- Heather Broeder.
Name: Heather Broeder
Company: Wood Group Mustang
Current title: Global Engineering – Initiatives Manager
Favorite quote: God created the world out of nothing; so as long as we are nothing, he can make something out of us. (Martin Luther)
What is the most important thing you have learned that has been critical to your career success?
It is more important to be right with others, than to be right. I work in a technical organization with extremely smart people. Unfortunately, many meetings result in frustration because too many people are determined to be right. There are multiple “right answers”; what’s best? How can we collaborate? If we demand to be right, we can harm a relationship or slow down the process of building trust. Be willing to lay aside your “rightness” for the sake of developing a relationship. Note – do not compromise safety or ethics – these areas are exceptions!
“There is little reward in a completed to-do list or plan if you didn’t influence people along the way, leaving a positive mark and giving others a chance to grow.”
What is your leadership style?
Servant leadership is essential for finding satisfaction and fulfillment in your career. Servant leadership is leading by serving; it means putting the success of the team ahead of personal success and using your gifts to support and empower others in their endeavors.
Looking back over my 16 years with Wood Group Mustang, I have had many good examples of servant leadership to emulate. I would not have been given the opportunities and challenging assignments if I hadn’t embraced this leadership philosophy. It’s very easy to create a to-do list or a plan and then maniacally try to race through each task ; however, there is little reward in a completed to-do list or plan if you didn’t influence people along the way, leaving a positive mark and giving others a chance to grow.
What tools or resources have you used that have been crucial to your success?
I do enjoy (and rely on) reading leadership books by authors like John C. Maxwell, Kouzes and Posner, etc.
Also, I consider my informal mentors at work a strong resource for growth and development. These are people who will constructively point out better ways to communicate or collaborate and also supply enthusiasm and encouragement in the midst of challenges.
“Volunteer for everything that interests you.”
Volunteer for everything that interests you. If you have passion around a topic, step up, raise your hand, and get involved.
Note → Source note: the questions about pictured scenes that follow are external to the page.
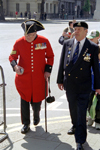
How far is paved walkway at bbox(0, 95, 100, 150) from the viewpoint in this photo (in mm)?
4797

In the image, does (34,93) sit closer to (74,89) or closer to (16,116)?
(74,89)

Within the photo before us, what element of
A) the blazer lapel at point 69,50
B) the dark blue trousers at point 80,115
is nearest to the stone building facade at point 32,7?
the blazer lapel at point 69,50

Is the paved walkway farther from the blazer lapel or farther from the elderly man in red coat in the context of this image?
the blazer lapel

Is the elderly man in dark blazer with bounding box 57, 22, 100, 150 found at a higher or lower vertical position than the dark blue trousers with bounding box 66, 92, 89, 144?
higher

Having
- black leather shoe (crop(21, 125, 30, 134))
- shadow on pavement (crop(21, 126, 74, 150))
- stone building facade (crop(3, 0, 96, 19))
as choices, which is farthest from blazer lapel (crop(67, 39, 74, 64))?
stone building facade (crop(3, 0, 96, 19))

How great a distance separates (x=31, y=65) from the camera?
5.28 metres

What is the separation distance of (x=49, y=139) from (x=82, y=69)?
4.09ft

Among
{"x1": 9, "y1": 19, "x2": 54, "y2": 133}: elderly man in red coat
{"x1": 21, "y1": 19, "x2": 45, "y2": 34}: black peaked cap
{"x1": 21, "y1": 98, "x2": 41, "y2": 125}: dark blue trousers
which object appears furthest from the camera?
{"x1": 21, "y1": 98, "x2": 41, "y2": 125}: dark blue trousers

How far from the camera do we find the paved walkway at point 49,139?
15.7 feet

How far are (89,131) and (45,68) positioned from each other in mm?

You can demonstrate so many essential skills (organization, communication, negotiation, planning, writing, etc.) by way of this type of extracurricular involvement. Don’t wait for someone to ask you to do something; start meeting needs that you see in your organization. Should someone organize a new hire orientation? Is there a need for a mentoring program? Are you bothered that there’s no recycling program in place? Take the initiative; communicate; involve others; give credit; accept responsibility; celebrate success.